Got a little bit of this on the spinout from BCE (BCE-T). A good, stable business. Doing a lot of things out East in terms of expanding their fibre network similar to all the telcos. In sort of a stagnant marketplace, not a lot of growth. Yield is well covered and there is always the option down the road that BCE could pull it back in.
A slow growth name. They are trying to build out their fibre to the home, which is very expensive to do. Have pension issues and need a lot of capital for the fibre to the home build out. Not particularly cheap. 7.1% dividend yield and doesn’t see a lot in the way of increases right now. Expect this would be very interest-rate sensitive.
Stock trades in a channel with the lower end being at around $26. Well-run. Not only in the Maritimes, but also into northern Ontario. Have gotten into the fibre optics area very successfully. Once it gets down into the $26 range, it is a Buy. If it ever got to $29, he would probably take some profits with the hope of buying it back at a lower price. 7.1% yield.
Bell Canada (BCE-T) or Bell Aliant (BA-T)? Basically this is a personal choice on which one you want to go for. Bell Aliant is not as actively traded but provides a higher yield. Has a trading range between $25 and $28 approximately so whenever the stock gets down to around $25, that is the time to buy. When it gets to around $28, take some profits. We are currently right in the middle of it. There are no strong technicals or seasonalities in this. They are both yield situations.

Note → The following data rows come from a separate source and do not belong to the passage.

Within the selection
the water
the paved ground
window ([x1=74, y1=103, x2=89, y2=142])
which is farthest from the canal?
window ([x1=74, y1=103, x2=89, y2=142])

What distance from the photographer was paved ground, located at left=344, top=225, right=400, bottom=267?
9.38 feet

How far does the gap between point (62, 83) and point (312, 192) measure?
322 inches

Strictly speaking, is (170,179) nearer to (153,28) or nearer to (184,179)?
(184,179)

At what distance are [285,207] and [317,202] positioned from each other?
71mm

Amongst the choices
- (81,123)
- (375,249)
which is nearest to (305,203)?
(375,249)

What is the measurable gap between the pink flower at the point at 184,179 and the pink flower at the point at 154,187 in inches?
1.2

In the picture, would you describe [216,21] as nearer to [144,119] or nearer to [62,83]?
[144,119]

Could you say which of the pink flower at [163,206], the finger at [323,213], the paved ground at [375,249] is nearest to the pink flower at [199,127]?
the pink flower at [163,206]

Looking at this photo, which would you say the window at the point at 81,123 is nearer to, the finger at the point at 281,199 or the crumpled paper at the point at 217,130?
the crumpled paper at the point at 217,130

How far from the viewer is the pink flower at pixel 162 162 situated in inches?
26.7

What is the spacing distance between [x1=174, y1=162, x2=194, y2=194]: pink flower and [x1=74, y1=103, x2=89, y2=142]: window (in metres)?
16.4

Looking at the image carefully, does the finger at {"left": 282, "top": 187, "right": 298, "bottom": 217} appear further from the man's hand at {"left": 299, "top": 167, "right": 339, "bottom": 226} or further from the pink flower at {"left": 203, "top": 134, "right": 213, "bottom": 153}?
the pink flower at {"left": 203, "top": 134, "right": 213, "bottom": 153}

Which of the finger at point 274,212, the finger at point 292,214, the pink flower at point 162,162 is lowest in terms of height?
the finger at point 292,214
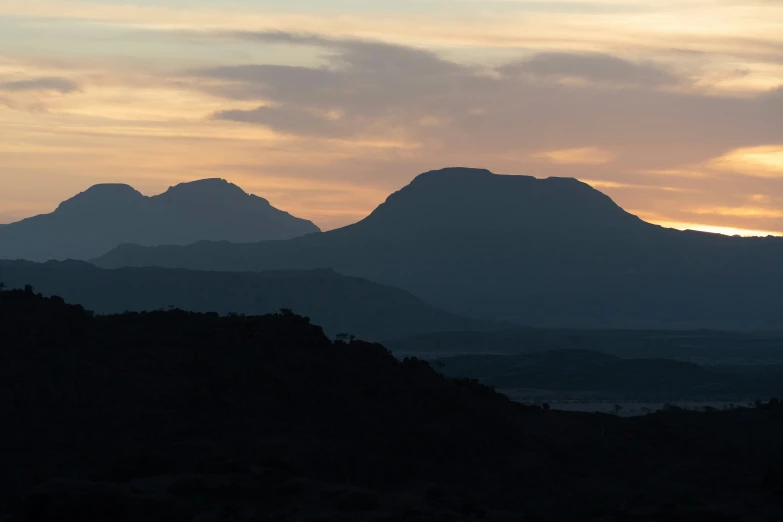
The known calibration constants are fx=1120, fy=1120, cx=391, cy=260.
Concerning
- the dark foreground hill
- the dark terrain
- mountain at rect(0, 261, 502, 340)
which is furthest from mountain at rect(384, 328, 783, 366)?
the dark foreground hill

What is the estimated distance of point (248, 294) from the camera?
6378 inches

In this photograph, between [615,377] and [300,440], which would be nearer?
[300,440]

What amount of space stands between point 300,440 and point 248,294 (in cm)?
12853

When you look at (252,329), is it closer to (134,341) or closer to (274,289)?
(134,341)

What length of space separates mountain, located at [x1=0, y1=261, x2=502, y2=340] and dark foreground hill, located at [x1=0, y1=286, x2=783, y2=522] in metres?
109

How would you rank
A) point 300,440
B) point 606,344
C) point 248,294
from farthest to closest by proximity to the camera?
point 248,294
point 606,344
point 300,440

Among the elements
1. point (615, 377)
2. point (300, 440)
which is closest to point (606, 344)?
point (615, 377)

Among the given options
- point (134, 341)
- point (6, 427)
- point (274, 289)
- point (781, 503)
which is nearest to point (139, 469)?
point (6, 427)

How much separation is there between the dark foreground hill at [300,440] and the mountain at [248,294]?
109 meters

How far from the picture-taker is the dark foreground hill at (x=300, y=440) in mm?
26672

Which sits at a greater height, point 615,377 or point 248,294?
point 248,294

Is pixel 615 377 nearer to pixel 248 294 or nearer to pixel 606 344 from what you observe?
pixel 606 344

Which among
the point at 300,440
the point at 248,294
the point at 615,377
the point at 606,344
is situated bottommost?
the point at 615,377

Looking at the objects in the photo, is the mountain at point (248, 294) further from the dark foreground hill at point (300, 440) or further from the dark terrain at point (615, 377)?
the dark foreground hill at point (300, 440)
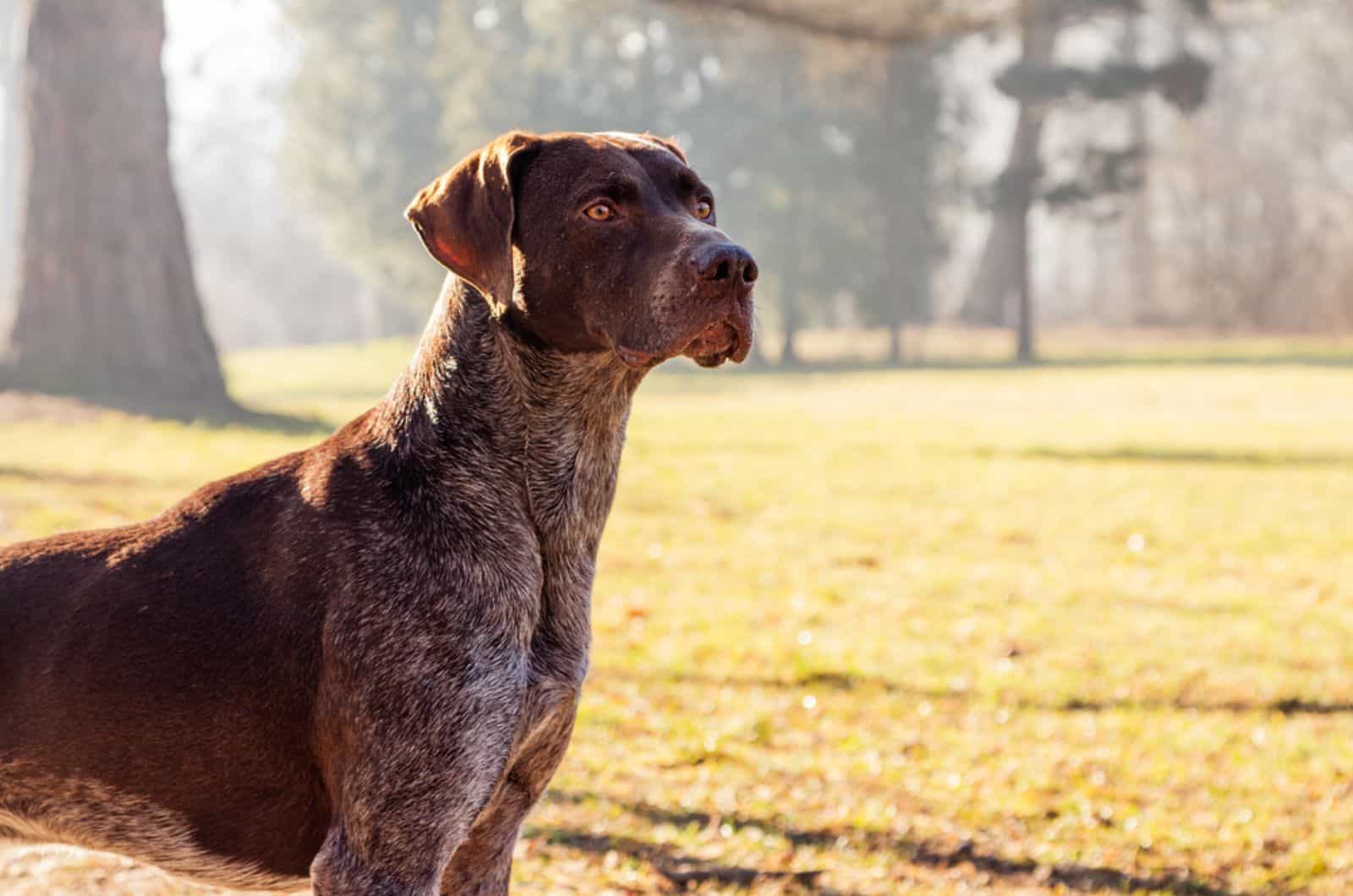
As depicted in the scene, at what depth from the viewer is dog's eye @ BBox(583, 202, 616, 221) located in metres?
3.21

Big dividend, lack of growth. It will not go anywhere but you get the 7% yield. Not a lot of risk and they won’t cut dividend this year. You get a return of your capital. They are depreciating faster than they are investing. Not sure how sustainable this is. This one won’t move much. Don’t think BCE will buy them any time soon. Don’t hold your breath.
Just broke below its 200 day moving average today A stock like this is not going to be traded on its 200 day moving average. People are probably buying this for the yield more than anything. It is getting down to the level where it was in 2012. This means it is going to be a tricky stock right now because of yield sensitivity, bond yields, etc. This could continue breaking down to the low $20 area.